## What is needed
Count how many lines in the records below contain the string "furthest", with uppercase and lowercase treated as different. Reply with the number alone.

## Data rows
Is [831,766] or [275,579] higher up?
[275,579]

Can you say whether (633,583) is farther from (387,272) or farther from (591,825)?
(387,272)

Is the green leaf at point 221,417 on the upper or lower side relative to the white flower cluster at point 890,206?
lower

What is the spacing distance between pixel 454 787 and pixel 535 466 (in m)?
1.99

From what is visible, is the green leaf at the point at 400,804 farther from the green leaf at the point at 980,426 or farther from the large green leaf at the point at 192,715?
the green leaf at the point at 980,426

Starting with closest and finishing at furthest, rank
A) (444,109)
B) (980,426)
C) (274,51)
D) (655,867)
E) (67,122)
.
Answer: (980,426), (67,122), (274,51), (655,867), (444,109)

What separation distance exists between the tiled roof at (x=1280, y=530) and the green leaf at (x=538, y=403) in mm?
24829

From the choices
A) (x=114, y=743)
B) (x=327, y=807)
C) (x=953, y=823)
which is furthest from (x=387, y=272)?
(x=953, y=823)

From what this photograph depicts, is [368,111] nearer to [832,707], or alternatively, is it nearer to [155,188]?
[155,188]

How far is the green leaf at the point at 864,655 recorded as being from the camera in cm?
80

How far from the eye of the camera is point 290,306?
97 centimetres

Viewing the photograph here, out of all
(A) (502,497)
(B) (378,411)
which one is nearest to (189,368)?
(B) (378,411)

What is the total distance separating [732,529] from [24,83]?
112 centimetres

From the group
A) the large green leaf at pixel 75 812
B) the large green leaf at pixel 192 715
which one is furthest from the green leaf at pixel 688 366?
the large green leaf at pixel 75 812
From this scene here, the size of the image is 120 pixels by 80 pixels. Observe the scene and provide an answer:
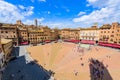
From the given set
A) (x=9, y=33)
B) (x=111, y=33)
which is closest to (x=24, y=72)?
(x=9, y=33)

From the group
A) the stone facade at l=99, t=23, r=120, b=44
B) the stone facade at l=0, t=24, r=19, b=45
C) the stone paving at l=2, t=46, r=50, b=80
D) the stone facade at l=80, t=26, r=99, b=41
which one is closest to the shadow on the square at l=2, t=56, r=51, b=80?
the stone paving at l=2, t=46, r=50, b=80

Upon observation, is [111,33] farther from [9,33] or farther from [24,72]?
[9,33]

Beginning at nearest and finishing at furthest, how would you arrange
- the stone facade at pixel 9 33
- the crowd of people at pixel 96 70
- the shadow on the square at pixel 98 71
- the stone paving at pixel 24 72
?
the shadow on the square at pixel 98 71 → the crowd of people at pixel 96 70 → the stone paving at pixel 24 72 → the stone facade at pixel 9 33

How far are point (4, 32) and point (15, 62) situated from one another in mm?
33763

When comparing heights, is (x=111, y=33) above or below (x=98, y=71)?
above

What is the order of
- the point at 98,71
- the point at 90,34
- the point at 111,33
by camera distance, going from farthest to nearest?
the point at 90,34
the point at 111,33
the point at 98,71

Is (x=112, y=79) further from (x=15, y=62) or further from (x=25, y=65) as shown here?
(x=15, y=62)

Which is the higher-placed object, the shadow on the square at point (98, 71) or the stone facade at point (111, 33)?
the stone facade at point (111, 33)

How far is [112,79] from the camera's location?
28.8 meters

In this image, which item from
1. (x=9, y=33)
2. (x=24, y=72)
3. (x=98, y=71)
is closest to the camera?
(x=98, y=71)

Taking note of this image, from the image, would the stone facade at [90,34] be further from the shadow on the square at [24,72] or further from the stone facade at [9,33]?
the shadow on the square at [24,72]

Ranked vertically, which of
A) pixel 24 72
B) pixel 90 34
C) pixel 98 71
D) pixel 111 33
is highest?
pixel 111 33

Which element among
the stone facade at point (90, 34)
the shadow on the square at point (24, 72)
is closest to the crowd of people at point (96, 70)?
the shadow on the square at point (24, 72)

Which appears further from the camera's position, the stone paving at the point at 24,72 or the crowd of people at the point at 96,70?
the stone paving at the point at 24,72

## The completed task
4